La lunga intervista del vice direttore di “Libero”, Pietro Senaldi, al “capo della moschea di Roma”, Khalid Chaouki, non può passare inosservata. Dopo anni di critiche e richiami, non può che rallegrare il nuovo profilo assunto dall’ex deputato del Pd, se è vero come afferma nell’intervista di voler finalmente “sradicare l’estremismo dall’Italia”.


Le argomentazioni messe in vetrina nell’intervista sono inusuali per lui, come la terminologia impiegata. Quando era nel “mondo chiuso” e “alienante” di Montecitorio, si è sempre ben guardato dal parlare di radicalizzazione nelle carceri, di azioni di monitoraggio e prevenzione, delle centinaia di luoghi di culto illegali gestiti da “imam autoproclamati che nessuno controlla” e quindi della necessità d’istituire un albo degli imam autorizzati a svolgere tale funzione.

Anche la sensibilità manifestata verso le “donne islamiche vittime di violenza o segregazione domestica”, delle quali si era finora disinteressato, è una lieta novità, sebbene l’idea di un “numero verde” ha poco di originale (l’Associazione delle Donne Marocchine in Italia ne gestisce già uno e da tempo).

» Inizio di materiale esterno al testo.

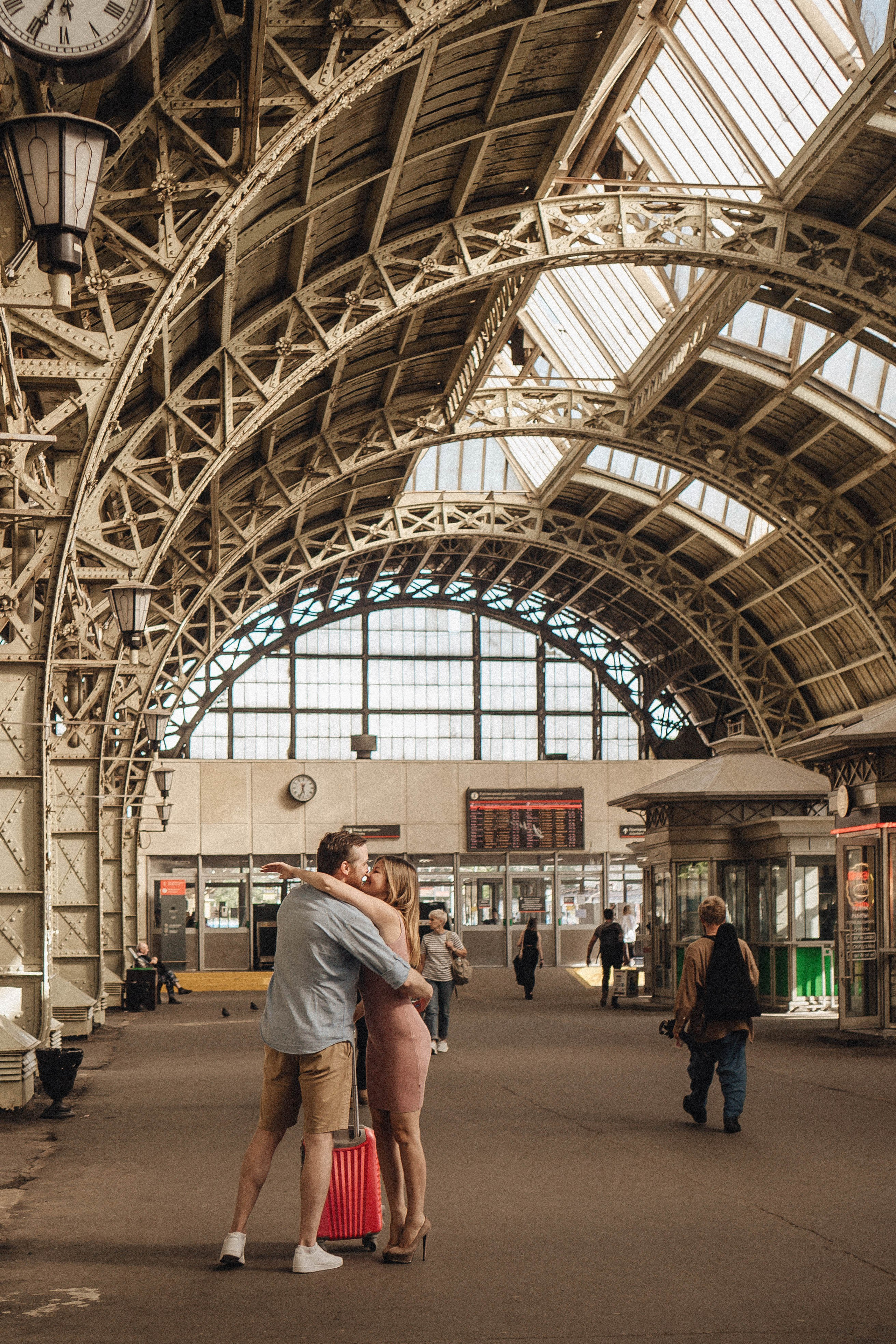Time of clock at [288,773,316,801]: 5:33
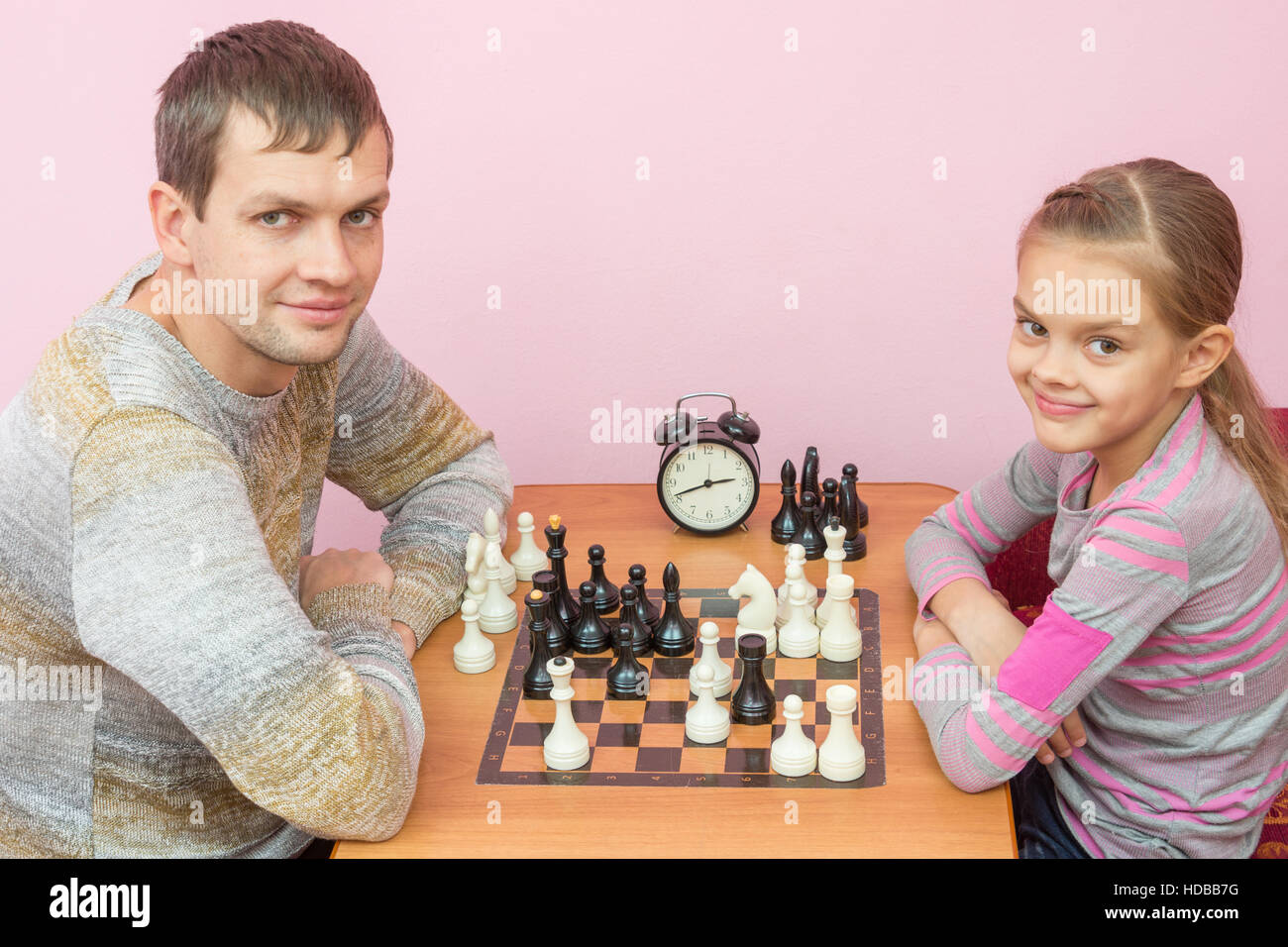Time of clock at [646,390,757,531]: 2:41
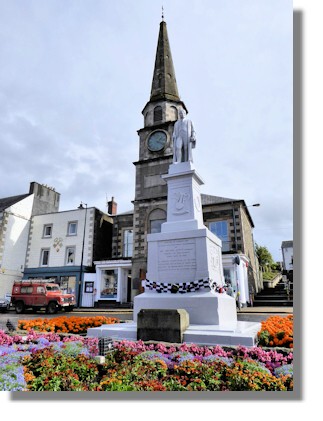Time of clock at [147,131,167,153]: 1:18
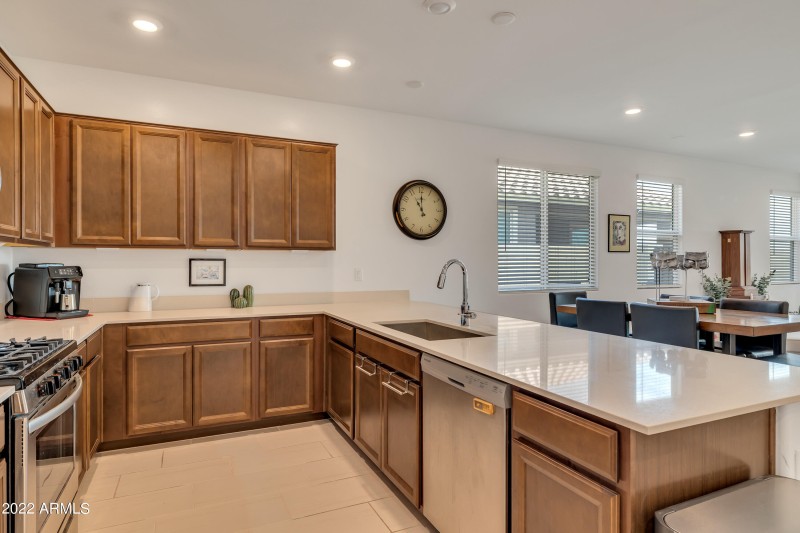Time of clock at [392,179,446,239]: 11:00
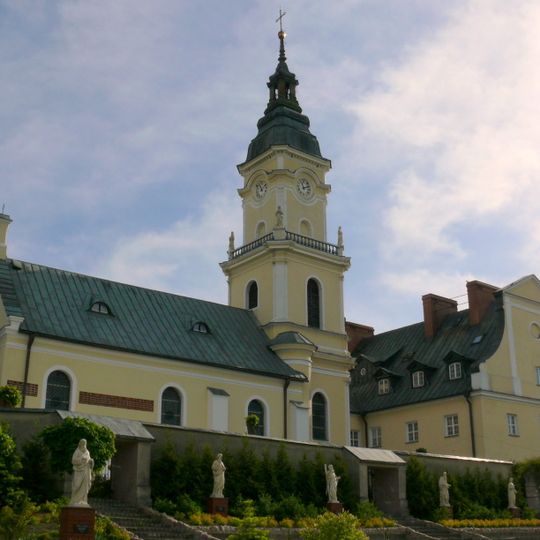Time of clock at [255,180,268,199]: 11:07
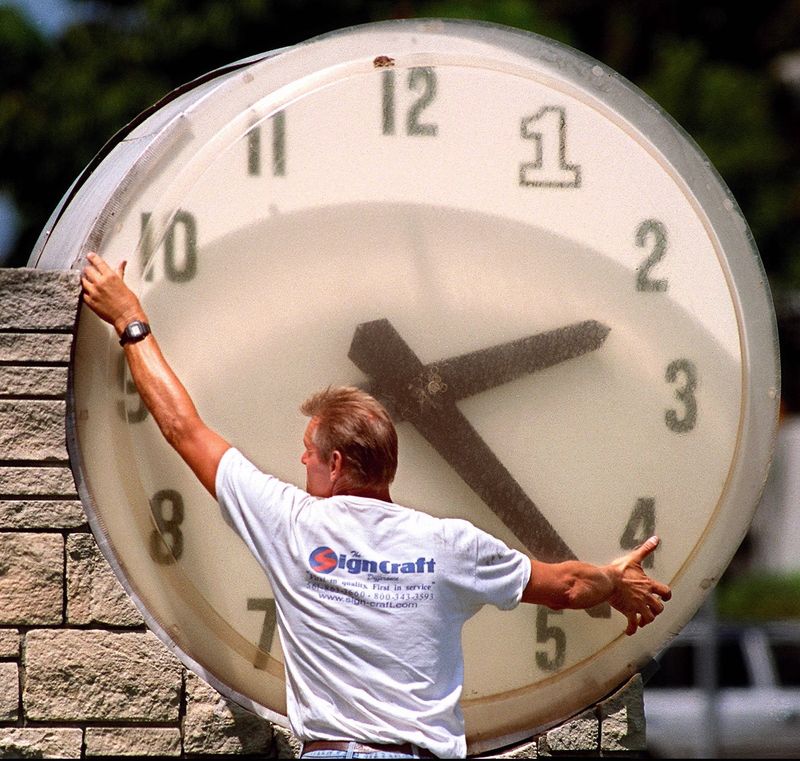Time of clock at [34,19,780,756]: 2:23
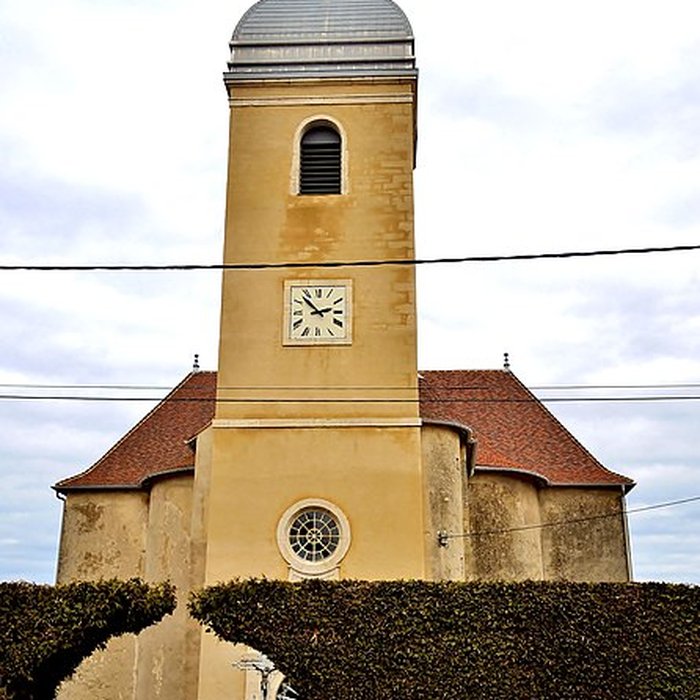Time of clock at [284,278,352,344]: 2:52
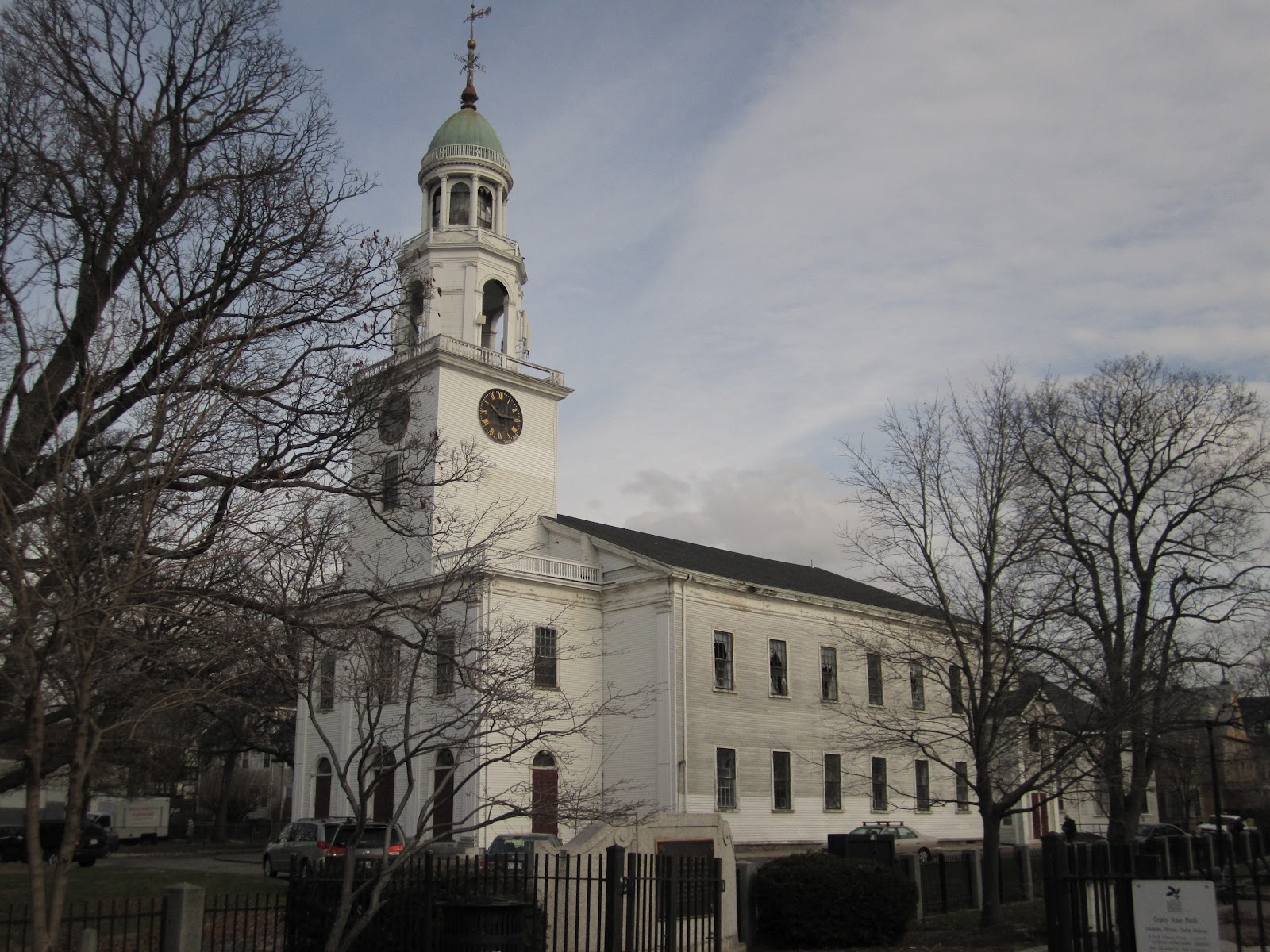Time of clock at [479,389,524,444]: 10:14
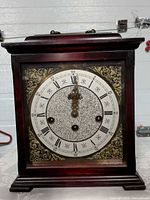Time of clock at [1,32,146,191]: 12:00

Una lieta novità è inoltre la dismissione dell’abito terzomondista indossato sui banchi dell’ala sinistra di Montecitorio in materia d’immigrazione. Eccolo dunque stigmatizzare la “mancanza di regole certe e di fermezza nella politica migratoria italiana” e criticare “l’identità di paladina degli immigrati” di una “certa sinistra”, quella a cui apparteneva prima dell’intervista su “Libero”.